Post-Synthetic Transformation of High Entropy Alloy Nanoparticles into High-Entropy Intermetallics for Selective Acetylene Semi-Hydrogenation Catalysis
Samuel S. Soliman, Mohamed R. Eid, Zachary Mitarotonda, Kathryn MacIntosh, Gaurav R. Dey, Robert M. Rioux, Raymond E. Schaak
Abstract
Nanoparticles of intermetallic compounds can function as high surface area catalysts with unique activity and selectivity that emerge from their atomically ordered crystal structures. High-entropy intermetallic nanoparticles are especially interesting catalytic targets, as their complex compositions are anticipated to further modify and tune catalytic properties. However, the synthesis of high-entropy intermetallic nanoparticles has been challenging, since simultaneous control of crystal structure and multimetal mixing is often favored at high temperatures while nanoscopic particle sizes are favored at lower temperatures.

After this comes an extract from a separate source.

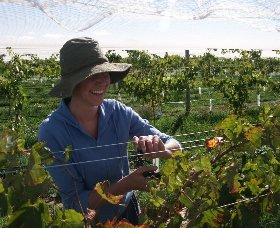 Kingsdale Wines - QLD Tourism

Here, we demonstrate a solution-based postsynthetic transformation strategy that converts high-entropy alloy nanoparticles into high-entropy intermetallics. Colloidal high-entropy alloy nanoparticles with predefined homogeneous metal mixing, including NiPdPtRhIr, NiFeCoPdPt, and NiFePdPtIr, convert to γ-brass, CsCl, and NiAs-type high-entropy intermetallics of Zn, In, and Sn, respectively, which span a range of compositions and crystal structures. The γ-brass (NiPdPtRhIr) 10 Zn 42 nanoparticles are active catalysts for acetylene semi-hydrogenation, exhibiting better selectivity than isostructural Pd 10 Zn 42 and pointing to the role of high-entropy mixing in improving catalytic performance.